The international scientific community has established the Ultraviolet Protection Factor (UPF) to rate the UV protection of sunscreens, fabrics or colored glasses. The Coolibar skirt in the outfit photo, for instance, is rated UPF 50+. This means that only 1/50th of the UV radiation falling on the skirt pass thru it and blocks 49/50th, i.e. 98% of the UV radiation. Science suggests UPF rating of 40+ or 50+ as being “totally” safe “sun-blocks”.
Or explained in a non-scientific way: If normal fair skin person exposed continuously to UV radiation would start reddening (erythema) after 10 minutes without sun shield, using a UPF15 sun shield would delay the time of onset of reddening to 150 minutes. This means the person could stay 15 times longer in the sun before reddening would occur.
Why Are Some Fabrics Sun Protective and Others Aren’t?Did you know that one-third of commercial summer clothing items provide a UV protection factor (UPF) less than 15? #notfun #skincancer Click To Tweet
The UPF of a finished garment depends fabric porosity, type, color, weight and thickness. Application of UV absorbers like sun-bouncing minerals, titanium dioxide and zinc oxide into the yarns or onto the textile surface can increase the UPF of fabrics significantly.

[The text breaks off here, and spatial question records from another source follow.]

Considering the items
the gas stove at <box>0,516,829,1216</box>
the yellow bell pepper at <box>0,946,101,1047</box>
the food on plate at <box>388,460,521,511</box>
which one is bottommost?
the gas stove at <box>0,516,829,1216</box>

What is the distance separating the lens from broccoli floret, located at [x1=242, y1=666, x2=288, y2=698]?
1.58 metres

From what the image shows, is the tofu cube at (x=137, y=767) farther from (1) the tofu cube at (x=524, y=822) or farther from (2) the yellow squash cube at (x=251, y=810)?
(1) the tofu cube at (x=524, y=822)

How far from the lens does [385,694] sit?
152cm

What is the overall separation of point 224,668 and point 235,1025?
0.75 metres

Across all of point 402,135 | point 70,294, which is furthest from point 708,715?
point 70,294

Factors that might alter a fabric’s effectiveness of UV-protection are stretch and wetness.
In plain English, the fabric fails to cover the skin and/or absorb UV radiation.
Fabric Characteristics Determining the Cover Factor
Typically, weight dominates the effects of different knitted fabric structures on UPF. The definition of the cover factor is the fraction of surface covered by yarns. It corresponds to the quotient of area covered by yarns and total area of web and varies between 0 and 1. Consequently, multiplication with 100 gives the cover factor in percent.
Course density gives the number of visible loops per unit length counted along a wale. On the contrary, wale density indicates the number of visible loops per unit length counted along a course. Stitch density is the product of course density times wale density. Thus, stitch density gives the change of courses and wales per unit area. Why is this important for sun protection?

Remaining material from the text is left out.